Edge Cases and Known Issues

ETag stripping by CDN compression

When a CDN compresses a response (gzip/brotli), it changes the byte content and therefore invalidates the strong ETag. Cloudflare converts a strong ETag to a variant ETag (appending -gzip or -br) rather than stripping it. Fastly strips ETags on compression by default. Mitigation options:

  • Pre-compress assets at build time (.js.gz, .js.br) and serve the pre-compressed file directly, disabling on-the-fly compression for those paths. The ETag then matches the pre-compressed bytes and remains stable.
  • On Cloudflare: enable “Respect Strong ETags” in Speed → Optimization. Cloudflare then transforms the ETag to match the compressed variant rather than generating a new weak one.
  • On Nginx: use gzip_static on and brotli_static on so Nginx serves pre-compressed files directly, keeping the ETag you injected intact.

immutable ignored by older clients

Safari added immutable support in version 17.2 (late 2023). Older Safari and all IE clients treat the directive as unknown and fall back to the max-age TTL only — they will still revalidate at the end of max-age, but the behaviour is correct, just slightly less optimal. No special fallback is needed beyond including a long max-age.
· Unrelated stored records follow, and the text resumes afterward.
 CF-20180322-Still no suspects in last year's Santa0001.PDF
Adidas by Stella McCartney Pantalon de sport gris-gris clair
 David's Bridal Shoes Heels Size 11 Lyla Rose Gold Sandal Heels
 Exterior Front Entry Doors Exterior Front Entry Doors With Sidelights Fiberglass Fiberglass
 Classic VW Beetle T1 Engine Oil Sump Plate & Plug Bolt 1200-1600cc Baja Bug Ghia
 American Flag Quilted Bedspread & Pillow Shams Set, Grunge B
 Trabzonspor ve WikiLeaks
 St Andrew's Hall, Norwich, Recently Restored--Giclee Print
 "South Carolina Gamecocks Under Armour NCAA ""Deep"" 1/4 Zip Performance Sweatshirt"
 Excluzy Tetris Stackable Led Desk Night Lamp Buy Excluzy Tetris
Last-Modified unreliability across nodes

Last-Modified reflects the filesystem mtime of the served file. In a multi-node deployment, even when file content is identical, mtime will differ across nodes if they received files at slightly different timestamps. A client switching nodes between requests may receive a 200 instead of a 304, wasting bandwidth. For cache key architecture decisions, treat Last-Modified as a secondary fallback only — ETag is the authoritative validator.

If your application sets a session cookie on responses — even on static asset responses — and your CDN is configured to Vary: Cookie, the CDN creates a separate cache entry per distinct Cookie header value. A site with 10,000 users will generate 10,000 cache entries for the same file. Fix: serve static assets from a cookieless subdomain (assets.example.com) and ensure no Set-Cookie header appears on asset responses.
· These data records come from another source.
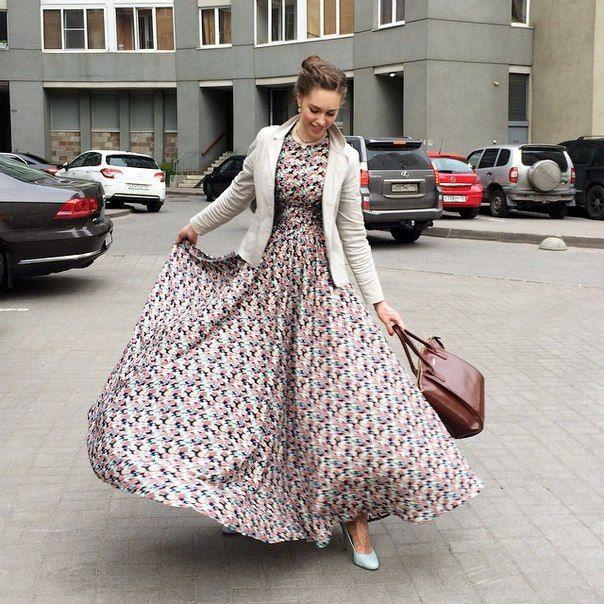 Pere fashion by Katerina Dorokhova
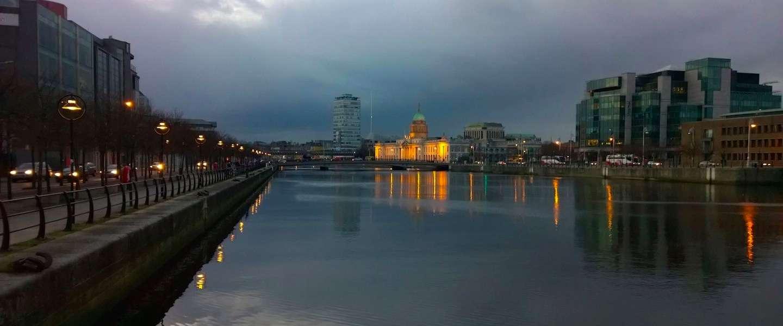 Dublin: waar je geweest moét zijn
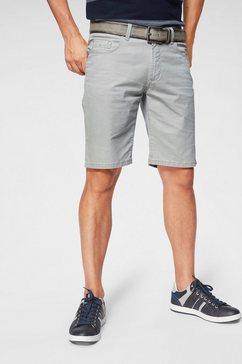 pioneer authentic jeans short grijs
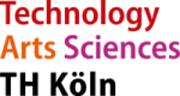 TH Köln erforscht Vorgehensweisen zur Vermeidung von Gewalt in der häuslichen Pflege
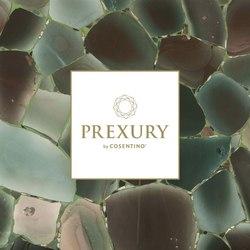 Prexury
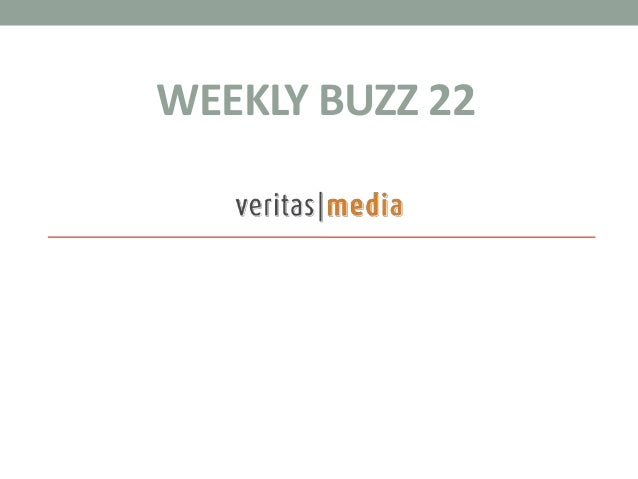 WEEKLY BUZZ 22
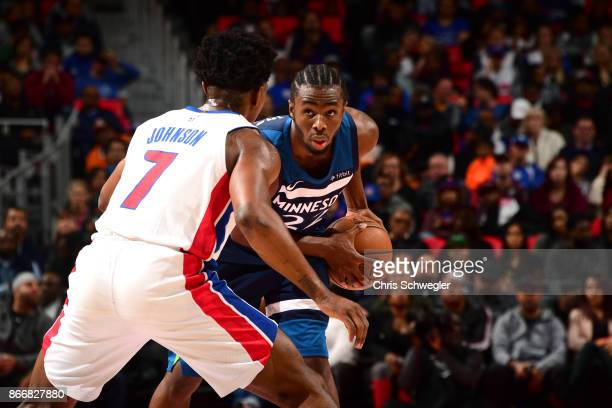 Andrew Wiggins of the Minnesota Timberwolves handles the ball against the Detroit Pistons on October 25 2017 at Little Caesars Arena in Detroit...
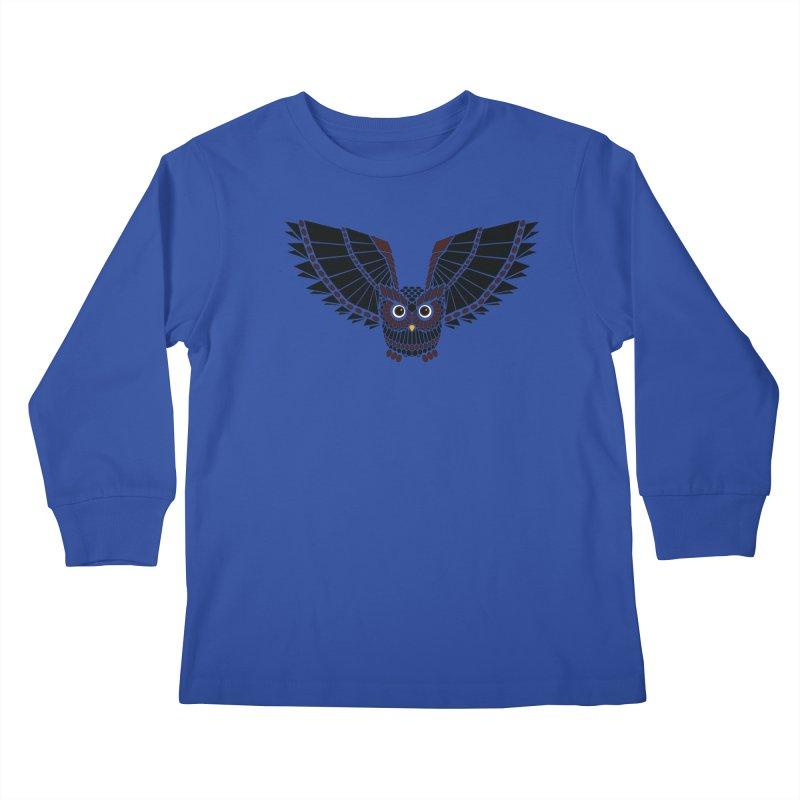 The Great Geometric Owl Kids Longsleeve T-Shirt by Kamonkey's Artist Shop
AWS CloudFront and the immutable directive

CloudFront does not natively interpret immutable to modify its own TTL behaviour — it uses Cache-Control: max-age for the edge TTL by default. The immutable flag passes through to the browser unchanged, where it does take effect. If you need CloudFront to honour a longer or independent edge TTL, set a custom “Default TTL” and “Maximum TTL” in the CloudFront cache behaviour. S3 object metadata Cache-Control takes precedence over the CloudFront default TTL when present.

Cloudflare Cache-Control overrides

Cloudflare’s default “Browser Cache TTL” setting (under Caching → Configuration) can override origin Cache-Control headers for the browser. Set it to “Respect Existing Headers” to ensure your origin-set max-age=31536000, immutable reaches the browser unchanged.

Hash length and collision risk

The default 8 hex characters (32 bits of entropy) gives a collision probability of ~1% at around 9,300 files. Most single-app projects stay well below this. However, monorepos with multiple apps sharing a single CDN bucket, or build pipelines that emit thousands of code-split chunks, should move to 12 chars (48 bits, collision threshold ~370,000 files) or 16 chars (64 bits, effectively collision-proof). See hash algorithm choice for detailed collision probability tables.

Performance Impact

The dual-layer strategy eliminates the most expensive category of browser-to-origin requests: conditional revalidation on unchanged assets.

Without immutable: On every page load after the max-age window closes, the browser sends an If-None-Match request for each cached asset. A page with 20 assets generates 20 conditional requests. Even if all return 304 Not Modified, each round-trip adds latency — typically 20–100 ms per hop depending on geography.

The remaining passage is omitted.